*** Opening of Data provided ***
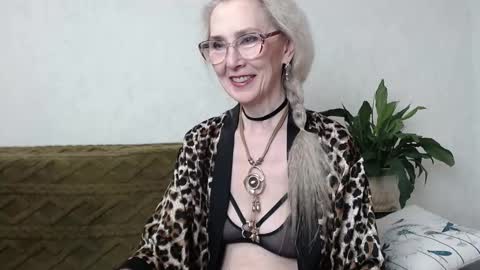 Snapshot of agatha_moore_ chatting on 7, 3, 2025 Agatha online show from 7, 3, 2025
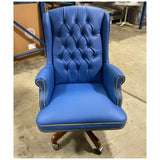 Indiana Breman Tufted Swivel Chair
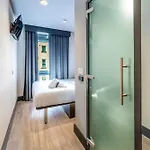 فندق Easyhotel 3*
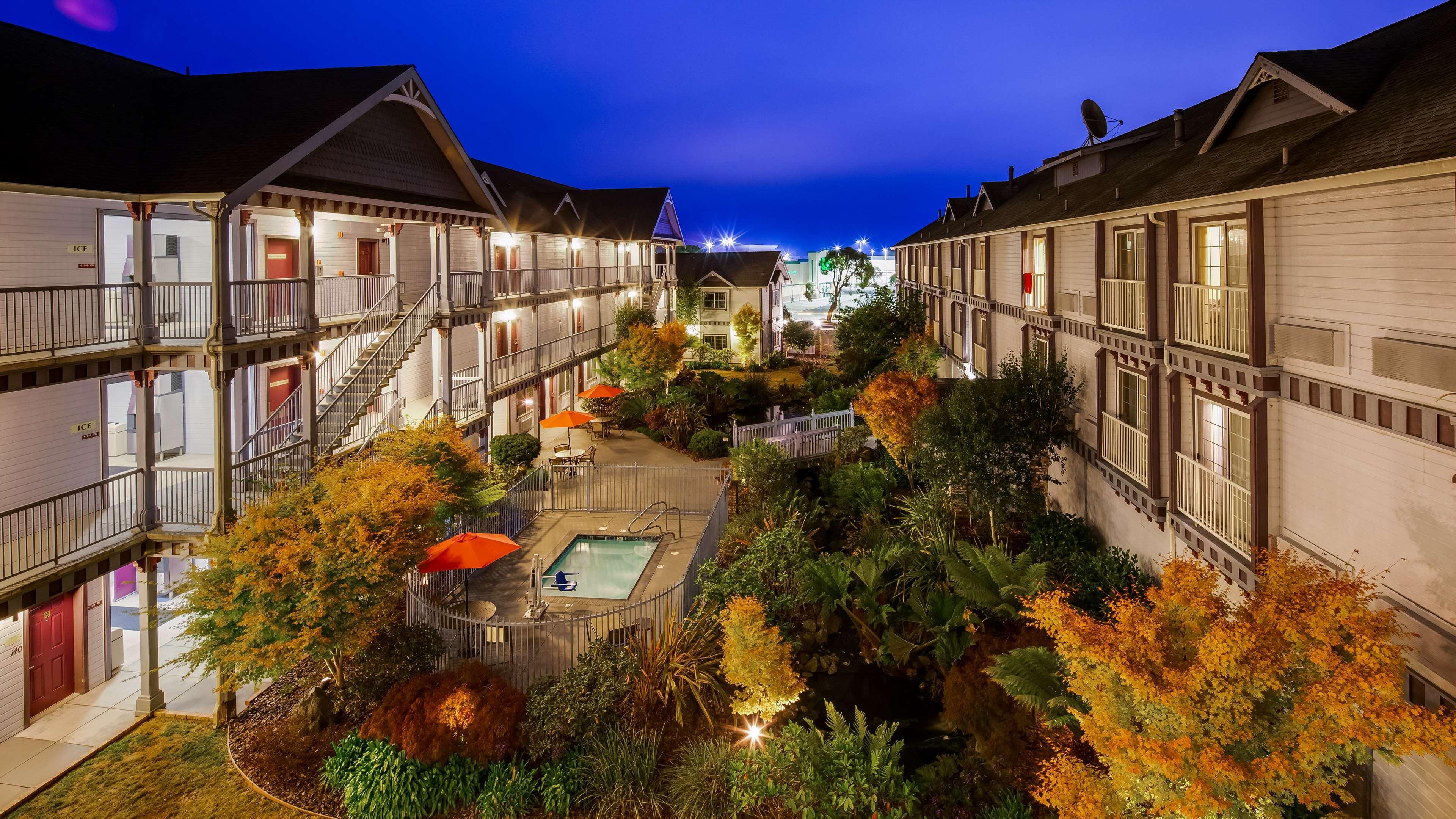 Best Western Plus Bayshore Inn Юрика Екстер'єр фото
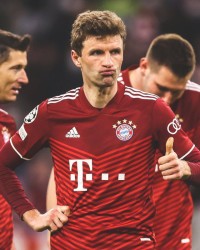 乐鱼官方网站-纳帅：莱万表现极其出色，科芒防守世界级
*** Close of Data provided ***
* _Description of the task_: Reproduce every one of the records above word for word, leaving the pictures out of your answer.

* _Result_:
 Snapshot of agatha_moore_ chatting on 7, 3, 2025 Agatha online show from 7, 3, 2025
 Indiana Breman Tufted Swivel Chair
 فندق Easyhotel 3*
 Best Western Plus Bayshore Inn Юрика Екстер'єр фото
 乐鱼官方网站-纳帅：莱万表现极其出色，科芒防守世界级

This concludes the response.